Data entries:

▬▬▬▬▬▬

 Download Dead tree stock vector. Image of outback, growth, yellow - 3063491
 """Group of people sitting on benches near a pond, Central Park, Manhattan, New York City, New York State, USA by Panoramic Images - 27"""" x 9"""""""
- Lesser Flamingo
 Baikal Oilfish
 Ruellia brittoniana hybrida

▬▬▬▬▬▬

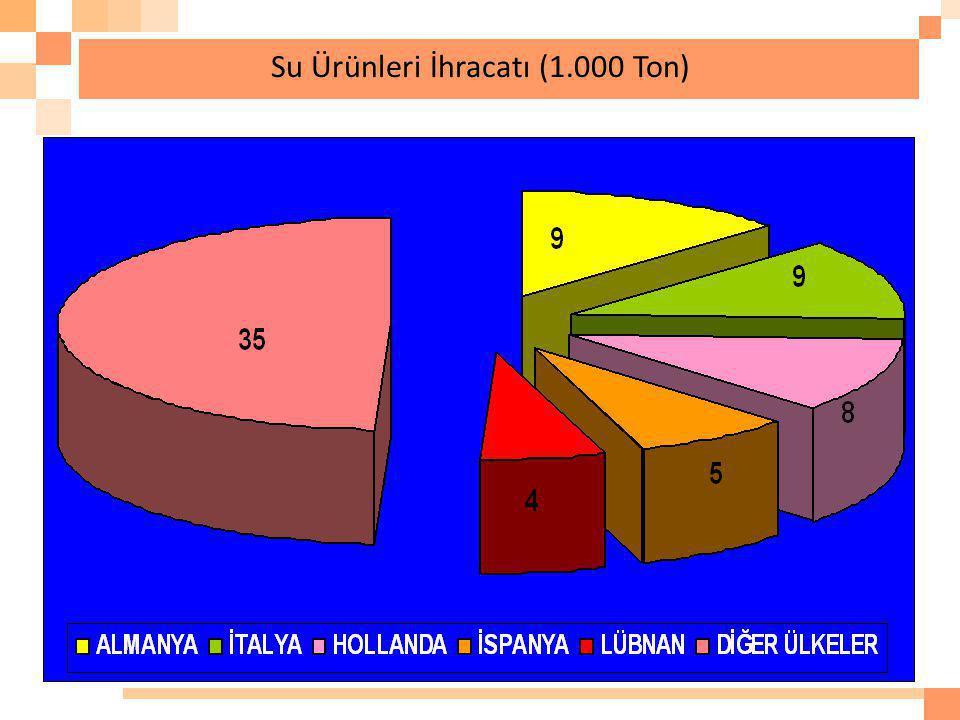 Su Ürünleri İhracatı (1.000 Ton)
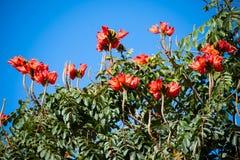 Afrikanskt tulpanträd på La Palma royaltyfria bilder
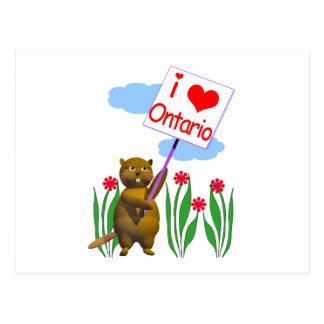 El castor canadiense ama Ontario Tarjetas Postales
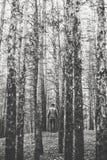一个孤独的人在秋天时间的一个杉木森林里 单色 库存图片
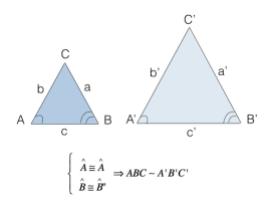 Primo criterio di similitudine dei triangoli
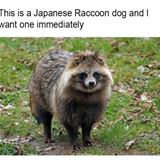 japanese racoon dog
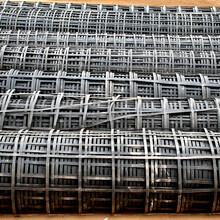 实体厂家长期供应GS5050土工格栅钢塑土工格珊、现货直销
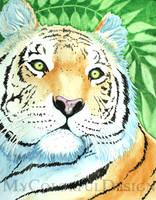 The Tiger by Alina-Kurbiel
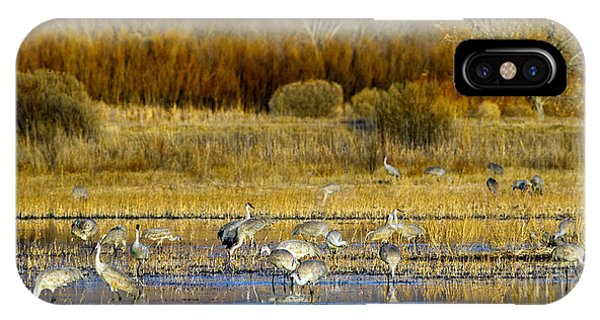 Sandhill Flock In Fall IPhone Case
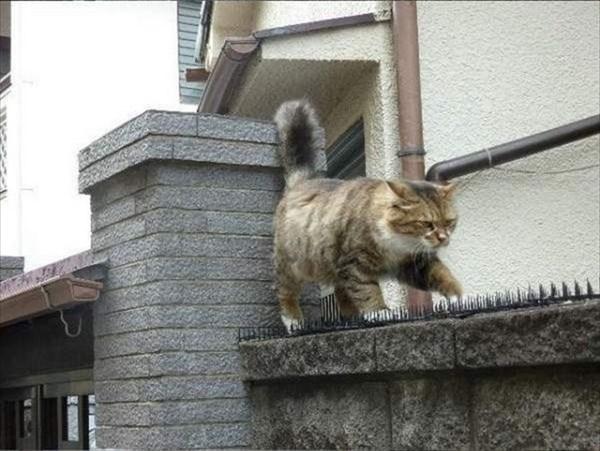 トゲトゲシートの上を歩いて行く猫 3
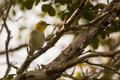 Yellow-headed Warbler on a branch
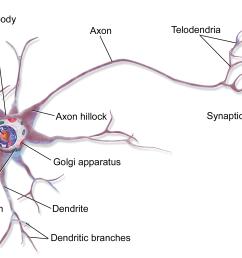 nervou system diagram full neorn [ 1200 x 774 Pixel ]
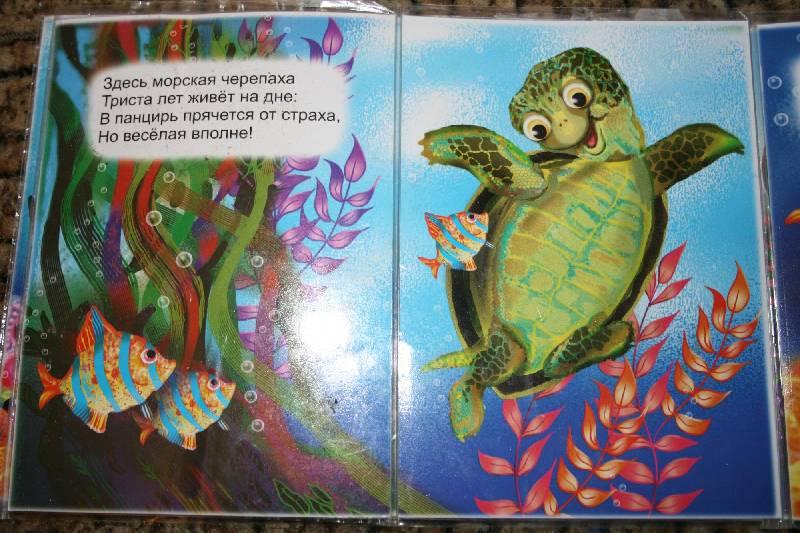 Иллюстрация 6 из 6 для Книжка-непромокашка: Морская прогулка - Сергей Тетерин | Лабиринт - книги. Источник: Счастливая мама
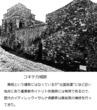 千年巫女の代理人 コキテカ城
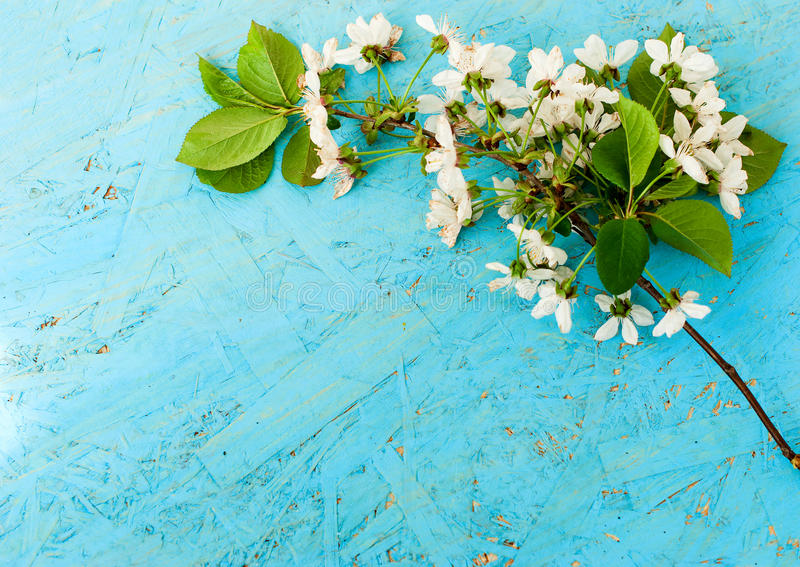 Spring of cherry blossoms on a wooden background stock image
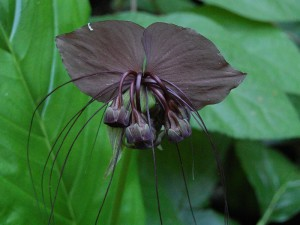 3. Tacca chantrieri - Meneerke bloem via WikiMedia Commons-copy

▬▬▬▬▬▬

- Work task:
For this exercise, return exactly the lines above from the line with "Sandhill Flock In Fall IPhone Case" through the line with "千年巫女の代理人 コキテカ城", both included. Do not copy the pictures.

- Solution for this problem:
 Sandhill Flock In Fall IPhone Case
 トゲトゲシートの上を歩いて行く猫 3
 Yellow-headed Warbler on a branch
 nervou system diagram full neorn [ 1200 x 774 Pixel ]
 Иллюстрация 6 из 6 для Книжка-непромокашка: Морская прогулка - Сергей Тетерин | Лабиринт - книги. Источник: Счастливая мама
 千年巫女の代理人 コキテカ城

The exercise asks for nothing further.